Con una demanda creciente y poca oferta de mano de obra calificada, hoy es posible acceder a remuneraciones que superan ampliamente la media del mercado
La fisonomía del campo argentino está cambiando a pasos agigantados. Lo que antes dependía exclusivamente de grandes maquinarias o de la observación a ojo, hoy se resuelve con software, sensores y dispositivos de alta precisión. En este contexto de transformación digital, surgió una posición que se convirtió en «la figurita difícil» de las empresas agropecuarias: el piloto de drones agrícolas.
Esta nueva salida laboral no solo destaca por su rápida inserción en el mercado, sino también por sus atractivos beneficios económicos. El salto tecnológico fue tan brusco que la cantidad de dispositivos en operación se multiplicó por cien en apenas cinco años, pasando de unas pocas unidades a miles de equipos sobrevolando los lotes nacionales. Esta explosión generó un cuello de botella: sobran máquinas, pero faltan profesionales certificados para operarlas.
Cuánto gana un piloto de drones en Argentina
El dato que más ruido hace en el sector es, sin dudas, el salarial. Según estimaciones actuales del mercado y datos relevados por Expoagro, un piloto de drones profesional puede percibir ingresos que oscilan entre los 1,5 y los 5 millones de pesos mensuales. Este rango depende de varios factores, como el nivel de especialización técnica, si el profesional realiza tareas de monitoreo de cultivos o aplicación selectiva de insumos, y la demanda específica de la zona productiva en la que se desempeñe.

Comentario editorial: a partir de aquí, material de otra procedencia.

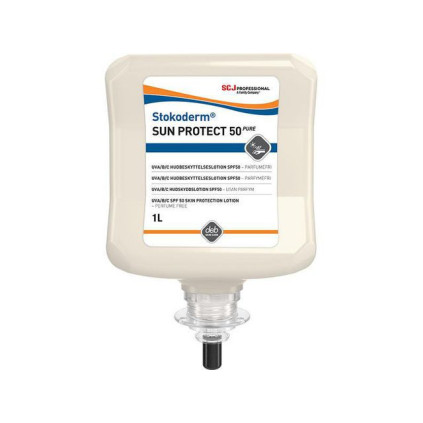 Solkrem STOKODERM Sun Protect SPF 50 1L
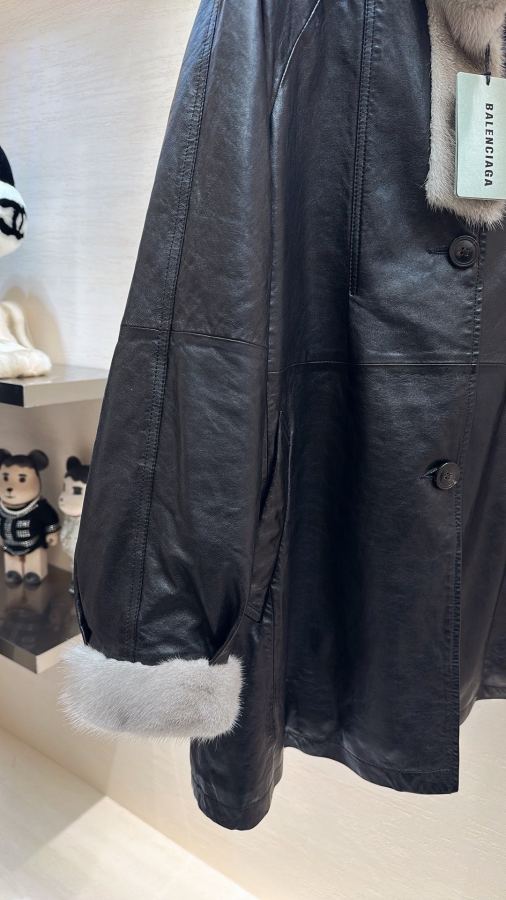 BALENCIAGA Women Balenciaga + “ ” S M L XL — AAA Quality Replica — photo 2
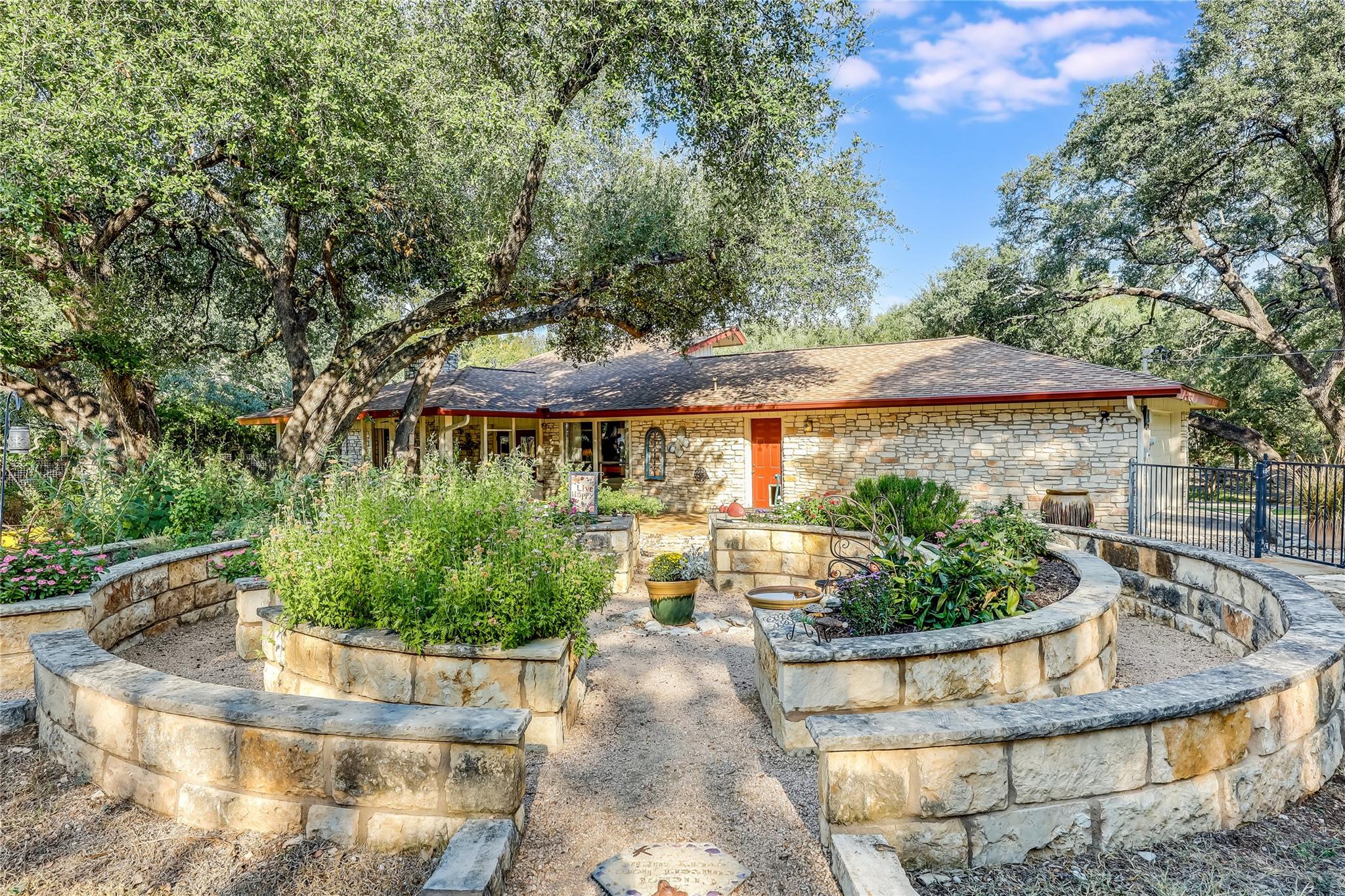 6015 Tonkowa Trl, Georgetown, TX 78628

Es importante destacar que estos valores pueden ser alcanzados incluso por pilotos que no son dueños del equipo, es decir, que prestan sus servicios para empresas de tecnología agropecuaria o grandes productores. La clave de esta remuneración millonaria reside en el valor agregado que aportan: la capacidad de «manchonear» lotes (aplicar productos solo donde se necesita) evita el desperdicio de insumos caros, previene la compactación del suelo al evitar el paso de maquinaria pesada y permite trabajar en condiciones de suelo que impedirían el ingreso de un mosquito tradicional.
Piloto de drones: requisitos y capacitación para empezar
Para ingresar a este mundo no basta con saber manejar un joystick. Al tratarse de aeronaves que operan en el espacio aéreo, existe una regulación estricta. El primer paso fundamental es obtener la certificación de la Administración Nacional de Aviación Civil (ANAC). Los cursos disponibles en el mercado suelen tener una duración de entre uno y tres meses, combinando una fuerte carga teórica a distancia con jornadas de prácticas presenciales indispensables para acumular horas de vuelo.
La formación técnica actual va más allá del simple despegue y aterrizaje. Los nuevos talentos del agro deben aprender a interpretar imágenes multiespectrales, gestionar sensores para evaluar la salud de las plantas y realizar estudios ambientales. Una vez aprobado el examen ante un inspector de la ANAC, el profesional queda habilitado para operar aeronaves no tripuladas (VANTs). Si bien la licencia técnica no tiene vencimiento mientras no cambie la tecnología, es necesario renovar el examen psicofísico cada tres años para mantenerse operativo en un mercado que, por ahora, no tiene techo.